Can milk really be good with an expiration date of 12/20/11 when it is only August? Does the yogurt have to be runny?  Does it have to be SO LOUD in the grocery store?  Do people really like chicken feet?  How on earth do you cook them and what part do you eat, there can’t be that much meat on them?   And goose head?  just the head?  And what is that black thing that looks like a chicken?  Just a few things I ponder as I shop for groceries.

goose head, no goose just two heads!

Until tonight, mostly I have just gone home and ordered something from Sherpas , a restaurant delivery service, then they deliver my dinner by bicycle 45 minutes later.  Convenient? Yes.  Delicious?  No.  I got a kick out of my Mexican food order being delivered by a Chinese guy.  But, I am in China, I suppose it shouldn’t have been that funny!  But it was to me.

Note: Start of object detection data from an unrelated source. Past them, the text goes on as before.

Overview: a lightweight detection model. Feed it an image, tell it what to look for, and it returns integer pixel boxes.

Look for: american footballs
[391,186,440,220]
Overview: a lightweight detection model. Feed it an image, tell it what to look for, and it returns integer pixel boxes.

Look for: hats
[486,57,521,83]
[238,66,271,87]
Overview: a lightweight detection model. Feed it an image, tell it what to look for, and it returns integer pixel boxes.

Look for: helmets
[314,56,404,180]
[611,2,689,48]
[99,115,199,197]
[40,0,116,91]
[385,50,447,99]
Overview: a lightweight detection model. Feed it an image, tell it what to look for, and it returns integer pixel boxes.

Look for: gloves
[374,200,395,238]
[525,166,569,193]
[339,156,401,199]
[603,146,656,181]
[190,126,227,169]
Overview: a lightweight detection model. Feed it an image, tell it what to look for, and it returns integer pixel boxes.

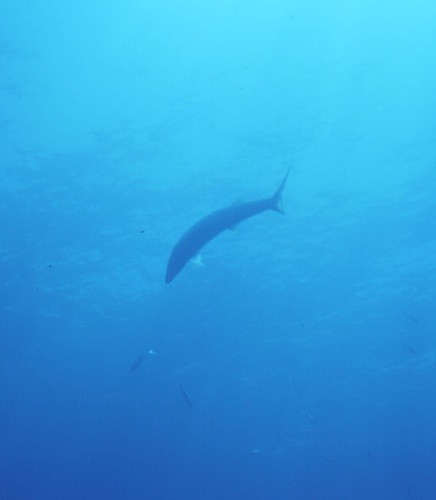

Tonight I actually broke down and bought some pork.  I found a mango, which I have finally learned to cut properly thanks to my new friend Linda, and I bought a cucumber, an apple, an onion, a pepper, and some juice.  I think that is a big first step.  While I was there I looked through the frozen section and saw some things that might be ok, but the directions were in Chinese so I do not know how to prepare anything.  Tonight however, I took pictures of the back of the bag of some frozen dumpling type thing and I am going to take it to school tomorrow and ask my co-teacher how to prepare whatever it was that I bought at the store!  My friend Alex has saved me a few times too.  I can take a picture of some food item, text it to him and he will reply with “Yes, that is ok, or keep on walking!”

chicken feet, maybe these are really chicken fingers! it would make more sense calling THESE chicken fingers than what we call chicken fingers in the States!

Oh yeah, the USA could learn something smart from the Chinese when it comes to shopping.  They do not provide bags, you must bring your own.  How is that for keeping costs down and “going green?”  I do like that aspect of shopping for groceries in Shanghai. Plus when I have to walk a 1/2 mile home with my bags, I don’t risk the plastic bags breaking like the Wal-Mart bags do at home when I just reach and get them out of the car!!!  Don’t know how many broken jars of pickles and other glass items met the driveway falling through the hole in the Wal-Mart bags.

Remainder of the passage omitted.